The plan would also call for new fees on polluters and consumer rebates for home electrification and weatherization.

What would it mean for personal taxes?

If you earn less than $200,000 per year, you would pay less in taxes through 2025. An estimate from the bipartisan Joint Committee on Taxation released last week found that there would be slight increases for those making between $30,000 and $200,000 in 2027 due to the planned expiration of the expanded child tax credit.

How do Democrats plan to fund these programs?

Democrats are planning to raise taxes on higher-earning Americans while increasing enforcement on tax cheats. The party is also attempting to negotiate prescription drug prices and put those savings toward the program, a policy major pharmaceutical companies strongly oppose.

Some budget experts, however, are skeptical that the government can raise enough cash from tax hikes on the wealthy to pay for the budget.

So all of this is going to be in the Democratic budget plan?

Probably not, because without Republican support, Democrats will need all 50 votes they control in the Senate to vote for it. And some moderate Democrats say $3.5 trillion is way too much money.

The most vocal members of that group, Sens. Joe Manchin of West Virginia and Kyrsten Sinema of Arizona, have said they will not support a bill that large, although it remains unclear which programs they want to keep and which they would cut. Manchin has called for pushing negotiations on the budget deal to 2022, an idea opposed by most of his Democratic colleagues.

Joe Manchin and Mark Warner
Sens. Joe Manchin and Mark Warner speak to members of the media on Thursday. (Sarah Silbiger/Bloomberg via Getty Images)

Resistance to the budget’s size among moderate Democrats has imperiled the bipartisan deal as well, since many left-leaning Democrats found that deal lacking and said they would only support it if the more robust budget proposal passed as well. The House Progressive Caucus has said that dozens of its members are set to vote against the bill if no budget agreement is passed, a maneuver supported in a Wednesday announcement by 11 Democratic senators who voted for the infrastructure deal.

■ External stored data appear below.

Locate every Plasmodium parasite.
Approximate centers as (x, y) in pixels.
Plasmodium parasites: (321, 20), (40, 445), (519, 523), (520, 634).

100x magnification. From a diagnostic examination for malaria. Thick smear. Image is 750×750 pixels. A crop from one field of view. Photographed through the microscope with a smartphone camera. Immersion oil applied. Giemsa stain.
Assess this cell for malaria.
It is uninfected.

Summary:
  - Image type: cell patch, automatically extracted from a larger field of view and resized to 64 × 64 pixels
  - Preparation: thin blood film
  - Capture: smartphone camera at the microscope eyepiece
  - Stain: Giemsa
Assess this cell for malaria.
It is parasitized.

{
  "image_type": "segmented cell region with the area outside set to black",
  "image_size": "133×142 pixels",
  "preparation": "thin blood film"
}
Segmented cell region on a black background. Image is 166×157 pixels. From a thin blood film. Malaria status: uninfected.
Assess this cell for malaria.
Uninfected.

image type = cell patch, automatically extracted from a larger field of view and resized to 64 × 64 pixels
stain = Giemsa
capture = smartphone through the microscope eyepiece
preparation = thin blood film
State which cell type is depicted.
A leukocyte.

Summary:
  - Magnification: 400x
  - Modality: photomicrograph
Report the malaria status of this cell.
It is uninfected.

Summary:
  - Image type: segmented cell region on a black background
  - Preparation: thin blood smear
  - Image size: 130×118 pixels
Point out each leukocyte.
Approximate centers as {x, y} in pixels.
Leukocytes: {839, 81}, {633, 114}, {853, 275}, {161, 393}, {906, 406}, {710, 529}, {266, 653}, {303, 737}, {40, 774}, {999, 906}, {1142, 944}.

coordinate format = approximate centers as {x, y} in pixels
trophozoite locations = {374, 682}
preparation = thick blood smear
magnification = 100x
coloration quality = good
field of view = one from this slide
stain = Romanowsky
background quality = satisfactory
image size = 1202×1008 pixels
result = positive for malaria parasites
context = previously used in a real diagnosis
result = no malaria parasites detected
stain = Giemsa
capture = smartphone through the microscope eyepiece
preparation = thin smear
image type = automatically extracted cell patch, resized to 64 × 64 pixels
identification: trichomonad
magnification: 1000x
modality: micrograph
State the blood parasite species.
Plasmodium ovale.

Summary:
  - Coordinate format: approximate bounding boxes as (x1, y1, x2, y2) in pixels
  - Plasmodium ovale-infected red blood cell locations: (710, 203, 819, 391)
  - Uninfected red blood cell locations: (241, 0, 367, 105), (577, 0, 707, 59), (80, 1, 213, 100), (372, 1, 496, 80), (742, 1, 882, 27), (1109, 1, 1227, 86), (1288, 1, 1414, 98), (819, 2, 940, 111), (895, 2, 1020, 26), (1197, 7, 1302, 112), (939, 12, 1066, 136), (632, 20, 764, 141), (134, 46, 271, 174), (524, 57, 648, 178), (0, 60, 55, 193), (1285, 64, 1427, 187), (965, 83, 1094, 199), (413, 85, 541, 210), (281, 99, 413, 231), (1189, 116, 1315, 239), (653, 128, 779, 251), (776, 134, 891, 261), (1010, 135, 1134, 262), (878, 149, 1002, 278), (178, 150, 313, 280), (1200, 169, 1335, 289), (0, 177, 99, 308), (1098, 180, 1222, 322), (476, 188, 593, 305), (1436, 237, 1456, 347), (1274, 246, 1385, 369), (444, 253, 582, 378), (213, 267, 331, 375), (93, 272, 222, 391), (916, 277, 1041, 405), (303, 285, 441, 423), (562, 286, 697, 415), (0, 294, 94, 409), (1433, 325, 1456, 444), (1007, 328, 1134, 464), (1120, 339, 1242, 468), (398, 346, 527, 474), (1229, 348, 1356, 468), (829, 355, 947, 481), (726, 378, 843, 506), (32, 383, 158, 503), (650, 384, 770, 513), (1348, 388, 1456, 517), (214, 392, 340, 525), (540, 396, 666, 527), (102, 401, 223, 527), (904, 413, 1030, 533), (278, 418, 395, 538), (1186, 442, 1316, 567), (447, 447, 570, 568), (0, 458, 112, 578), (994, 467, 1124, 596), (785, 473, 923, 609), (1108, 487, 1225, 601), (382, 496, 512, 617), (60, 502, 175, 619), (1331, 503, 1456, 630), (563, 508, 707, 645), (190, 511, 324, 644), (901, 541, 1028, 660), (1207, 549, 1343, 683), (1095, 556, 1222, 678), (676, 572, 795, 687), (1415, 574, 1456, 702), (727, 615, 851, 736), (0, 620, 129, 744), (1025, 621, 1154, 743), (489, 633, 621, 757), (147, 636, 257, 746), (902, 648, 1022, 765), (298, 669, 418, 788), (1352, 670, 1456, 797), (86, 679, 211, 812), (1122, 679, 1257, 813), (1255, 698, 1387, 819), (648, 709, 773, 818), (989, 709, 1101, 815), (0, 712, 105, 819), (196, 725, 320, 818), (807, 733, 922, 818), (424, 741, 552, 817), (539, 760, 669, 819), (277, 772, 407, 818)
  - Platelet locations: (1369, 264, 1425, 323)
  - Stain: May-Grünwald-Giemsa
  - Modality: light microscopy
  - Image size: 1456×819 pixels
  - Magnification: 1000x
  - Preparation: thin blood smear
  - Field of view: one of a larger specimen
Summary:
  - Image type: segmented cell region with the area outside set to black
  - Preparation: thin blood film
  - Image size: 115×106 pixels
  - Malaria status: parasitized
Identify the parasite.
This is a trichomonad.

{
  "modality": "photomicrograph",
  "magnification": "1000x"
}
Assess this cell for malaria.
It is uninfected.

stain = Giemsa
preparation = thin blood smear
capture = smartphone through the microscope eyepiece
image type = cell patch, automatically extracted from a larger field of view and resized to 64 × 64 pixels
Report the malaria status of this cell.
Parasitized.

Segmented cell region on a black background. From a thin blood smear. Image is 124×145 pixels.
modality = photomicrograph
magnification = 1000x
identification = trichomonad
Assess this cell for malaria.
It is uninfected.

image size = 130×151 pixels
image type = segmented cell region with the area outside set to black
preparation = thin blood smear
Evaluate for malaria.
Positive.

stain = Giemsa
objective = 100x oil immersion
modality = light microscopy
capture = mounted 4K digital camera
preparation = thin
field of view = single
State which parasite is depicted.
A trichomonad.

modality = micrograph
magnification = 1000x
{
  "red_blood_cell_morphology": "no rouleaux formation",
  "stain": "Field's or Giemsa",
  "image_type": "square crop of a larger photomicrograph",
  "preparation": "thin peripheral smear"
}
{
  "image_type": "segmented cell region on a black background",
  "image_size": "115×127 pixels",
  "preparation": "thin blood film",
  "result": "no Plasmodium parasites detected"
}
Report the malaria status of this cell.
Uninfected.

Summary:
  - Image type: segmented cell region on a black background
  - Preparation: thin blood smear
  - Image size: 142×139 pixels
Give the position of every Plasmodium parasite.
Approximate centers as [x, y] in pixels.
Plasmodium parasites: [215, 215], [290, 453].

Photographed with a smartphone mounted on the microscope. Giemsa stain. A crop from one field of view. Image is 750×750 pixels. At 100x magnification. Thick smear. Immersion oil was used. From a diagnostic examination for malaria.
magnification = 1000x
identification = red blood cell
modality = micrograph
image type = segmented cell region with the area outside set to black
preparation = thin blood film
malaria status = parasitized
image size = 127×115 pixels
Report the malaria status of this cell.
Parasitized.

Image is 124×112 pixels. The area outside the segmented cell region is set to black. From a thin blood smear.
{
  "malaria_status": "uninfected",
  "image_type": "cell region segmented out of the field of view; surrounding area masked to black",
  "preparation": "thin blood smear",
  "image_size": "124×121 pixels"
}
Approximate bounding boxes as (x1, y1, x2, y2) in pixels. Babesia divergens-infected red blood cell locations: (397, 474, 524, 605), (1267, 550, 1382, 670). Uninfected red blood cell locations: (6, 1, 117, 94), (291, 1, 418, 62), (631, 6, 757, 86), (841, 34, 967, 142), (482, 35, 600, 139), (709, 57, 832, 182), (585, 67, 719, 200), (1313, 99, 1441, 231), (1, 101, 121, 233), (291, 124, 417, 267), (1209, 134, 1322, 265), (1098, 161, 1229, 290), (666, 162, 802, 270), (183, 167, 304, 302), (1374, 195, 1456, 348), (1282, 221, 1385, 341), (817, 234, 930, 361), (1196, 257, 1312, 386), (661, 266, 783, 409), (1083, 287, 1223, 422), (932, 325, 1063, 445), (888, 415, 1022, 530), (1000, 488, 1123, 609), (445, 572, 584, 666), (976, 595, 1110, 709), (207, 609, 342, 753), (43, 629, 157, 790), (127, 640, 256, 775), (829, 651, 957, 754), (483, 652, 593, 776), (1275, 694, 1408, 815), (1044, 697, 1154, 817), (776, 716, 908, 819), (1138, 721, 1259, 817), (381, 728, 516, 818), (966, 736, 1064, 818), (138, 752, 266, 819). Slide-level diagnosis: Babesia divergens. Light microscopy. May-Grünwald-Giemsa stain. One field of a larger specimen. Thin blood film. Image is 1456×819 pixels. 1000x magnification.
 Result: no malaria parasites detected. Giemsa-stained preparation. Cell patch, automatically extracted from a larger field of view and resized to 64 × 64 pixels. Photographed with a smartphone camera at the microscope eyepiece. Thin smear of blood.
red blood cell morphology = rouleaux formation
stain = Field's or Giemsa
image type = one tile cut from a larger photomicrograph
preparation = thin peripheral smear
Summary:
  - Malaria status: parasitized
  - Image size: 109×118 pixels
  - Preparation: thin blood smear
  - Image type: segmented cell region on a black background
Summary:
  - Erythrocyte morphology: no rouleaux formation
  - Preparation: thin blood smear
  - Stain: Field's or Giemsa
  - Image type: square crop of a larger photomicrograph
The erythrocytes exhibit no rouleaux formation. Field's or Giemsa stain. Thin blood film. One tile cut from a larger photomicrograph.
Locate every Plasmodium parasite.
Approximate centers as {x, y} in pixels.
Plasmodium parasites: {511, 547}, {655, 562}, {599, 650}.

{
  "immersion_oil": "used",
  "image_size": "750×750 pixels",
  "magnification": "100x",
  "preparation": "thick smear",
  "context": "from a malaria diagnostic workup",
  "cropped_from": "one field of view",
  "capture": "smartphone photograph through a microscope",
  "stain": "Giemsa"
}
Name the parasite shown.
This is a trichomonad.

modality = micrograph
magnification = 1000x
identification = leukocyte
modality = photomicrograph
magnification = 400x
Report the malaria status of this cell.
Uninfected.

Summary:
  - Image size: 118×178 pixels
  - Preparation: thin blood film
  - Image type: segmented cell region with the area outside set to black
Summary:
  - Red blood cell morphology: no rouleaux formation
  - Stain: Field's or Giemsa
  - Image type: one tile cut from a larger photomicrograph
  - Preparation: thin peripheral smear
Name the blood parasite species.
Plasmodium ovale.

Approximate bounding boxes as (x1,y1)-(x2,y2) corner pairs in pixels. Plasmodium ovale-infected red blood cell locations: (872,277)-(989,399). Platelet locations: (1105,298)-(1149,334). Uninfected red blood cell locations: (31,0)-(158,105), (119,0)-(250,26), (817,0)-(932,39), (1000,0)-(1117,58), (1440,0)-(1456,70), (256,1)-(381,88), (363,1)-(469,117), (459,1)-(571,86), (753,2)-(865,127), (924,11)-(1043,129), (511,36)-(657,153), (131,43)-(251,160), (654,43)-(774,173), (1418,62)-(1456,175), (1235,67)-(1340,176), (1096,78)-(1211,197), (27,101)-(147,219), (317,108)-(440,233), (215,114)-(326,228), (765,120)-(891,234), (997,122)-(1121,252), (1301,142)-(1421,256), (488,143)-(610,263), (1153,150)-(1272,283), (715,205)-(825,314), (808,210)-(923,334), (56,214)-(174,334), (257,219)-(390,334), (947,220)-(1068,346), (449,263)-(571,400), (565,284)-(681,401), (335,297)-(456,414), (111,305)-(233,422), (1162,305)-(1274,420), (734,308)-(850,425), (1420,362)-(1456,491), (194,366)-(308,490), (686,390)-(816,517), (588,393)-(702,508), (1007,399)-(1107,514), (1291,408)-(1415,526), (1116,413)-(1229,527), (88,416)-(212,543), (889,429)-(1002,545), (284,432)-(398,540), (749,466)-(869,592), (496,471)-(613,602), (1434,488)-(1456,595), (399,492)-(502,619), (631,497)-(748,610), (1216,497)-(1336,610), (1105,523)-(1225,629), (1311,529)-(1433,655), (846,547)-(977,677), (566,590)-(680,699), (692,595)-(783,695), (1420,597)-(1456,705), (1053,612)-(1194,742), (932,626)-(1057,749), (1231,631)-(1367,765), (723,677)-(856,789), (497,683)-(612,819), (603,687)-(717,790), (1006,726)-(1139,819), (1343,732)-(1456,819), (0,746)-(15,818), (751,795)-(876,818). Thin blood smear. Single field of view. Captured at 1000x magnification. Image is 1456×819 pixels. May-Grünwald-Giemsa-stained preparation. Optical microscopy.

Are Republicans supporting any of this?

Nineteen GOP senators — including Minority Leader Mitch McConnell — voted in favor of the infrastructure deal last month, although that could be part of a strategy to tank the more ambitious parts of the Biden agenda. The infrastructure bill isn’t expected to receive much GOP support in the House, where Republican leaders are urging their colleagues to vote against it, although it could receive a few dozen votes.